*** Opening SOURCE PASSAGE ***

REINVENTING THE FAÇADE: NON-OBVIOUS SYMMETRIES IN ARCHITECTURAL DESIGN AND URBAN PLANNING

Vilmos Katona*

* Institute of Architecture, Faculty of Engineering and Information Technology, University of Pécs, 2 Boszorkány út, Pécs 7624, Hungary
E-mail: katwilat@gmail.com; katona.vilmos@mik.pte.hu
ORCID: 0000-0002-0299-2897

In our thematic issue, Symmetry welcomed multidisciplinary articles on the role of non-obvious symmetries in architectural design and city planning, with special regard to urban façades, social participation, and the concept of beauty in tectonic culture.

Architectural theories of the past decades have showcased a multiverse of possibilities and creative approaches, all the while blurring the boundaries between schools and disciplines. We have witnessed the competing theories of tectonic culture versus deconstructivism, or critical regionalism versus the ‘manager avant-garde’; in the midst of this archipelago of competing theories lies a theoretical terra incognita. These vague territories, however, allow us to exchange information, conceptualize new methods and make new policies. Today’s peripheries may form the centres of the future—not by merging into one solid system, but by a process that may result in the rise of open, yet well-recognizable architectural characters.

*** Closing SOURCE PASSAGE ***

**QUESTIONS TO ANSWER**
1. Restate the stretch of the essay on non-obvious architectural symmetries from "In our thematic" through "in tectonic culture.", switching "city planning" to "urban planning".
2. Pick up the essay on non-obvious architectural symmetries after its final sentence and carry it forward.

*** Opening GIVEN INFORMATION ***

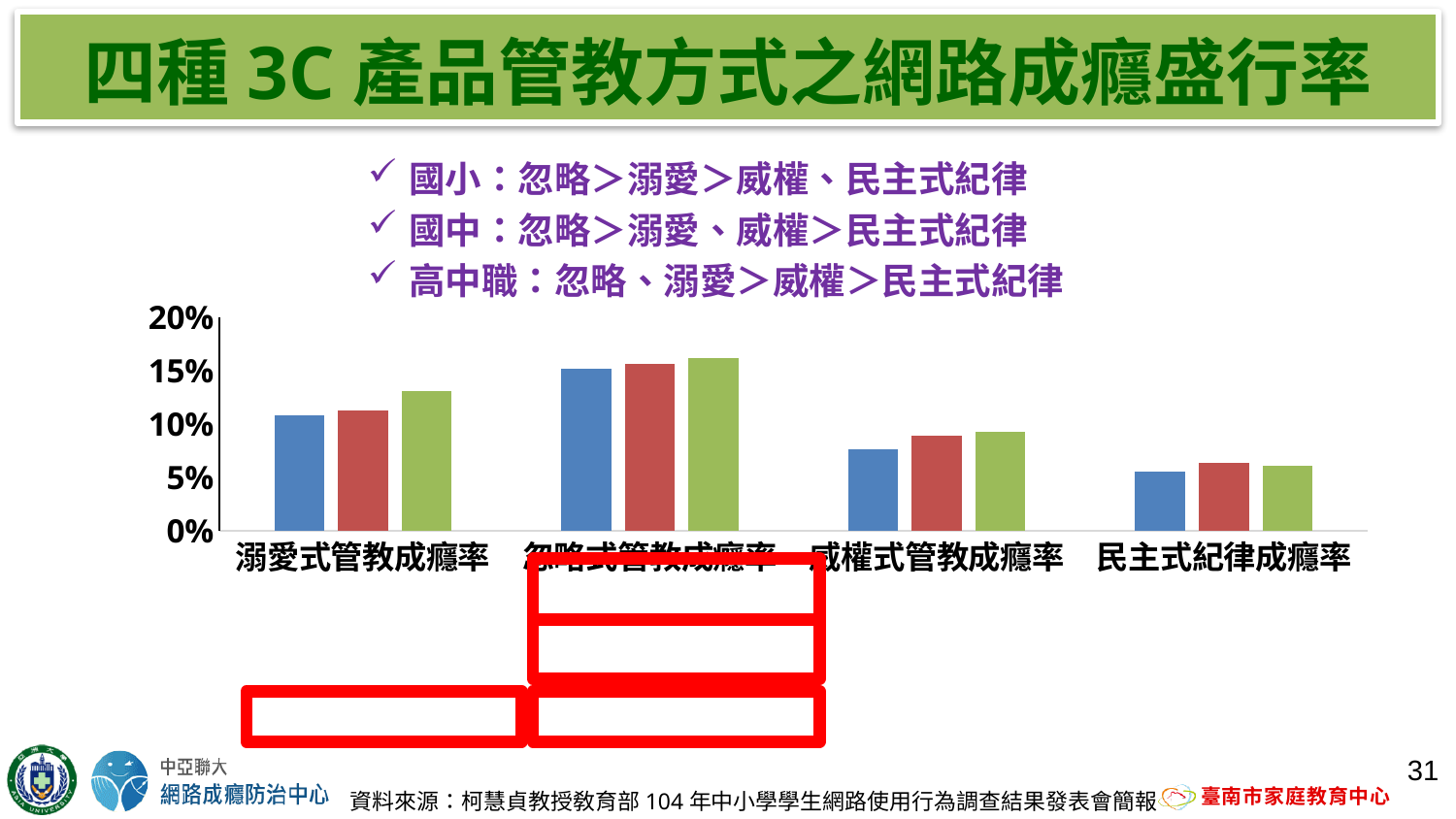
Is the red bar for 民主式紀律成癮率 greater or less than 10%? less Is the green bar for 溺愛式管教成癮率 greater or less than 15%? less Which category has the highest bars in the chart? 忽略式管教成癮率 Which is larger: the green bar for 忽略式管教成癮率 or the green bar for 威權式管教成癮率? 忽略式管教成癮率 Which category has the lowest bars in the chart? 民主式紀律成癮率 What is the title shown at the top of the slide above the chart? 四種 3C 產品管教方式之網路成癮盛行率 How many bars are plotted for each category in the chart? 3 How many categories are shown on the x axis of the chart? 4 What kind of chart is shown on the slide? bar chart Is the green bar for 忽略式管教成癮率 greater or less than 15%? greater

*** Closing GIVEN INFORMATION ***

**RESPONSE LIST**
1.
In our thematic issue, Symmetry welcomed multidisciplinary articles on the role of non-obvious symmetries in architectural design and urban planning, with special regard to urban façades, social participation, and the concept of beauty in tectonic culture.

2.
The need for communication has increased the importance of façades from the individual house to the greater urban megaforms and interiors. Façades carry messages and collective memories on different scales, not only allowing us to construe our built environment, but even inducing urban rituals. Façades are often regarded with a sort of benign neglect, and considered secondary to general plans, spatial structures and syntax analyses, though a thorough survey on architectural theory would show that façades as autonomous entities have their own history. From Vitruvius to Andrea Palladio, from Palladio to Gottfried Semper, and from Semper to Vincent Scully—not to mention philosophers like Friedrich Nietzsche, Martin Heidegger, Gilles Deleuze or Jean Baudrillard—several renowned thinkers have given us opportunities to better understand our cities, starting from their ‘skin’. It is time to read these theories again, to develop a new practical knowledge, and to facilitate contemporary patterns of social interaction and cultural sustainability.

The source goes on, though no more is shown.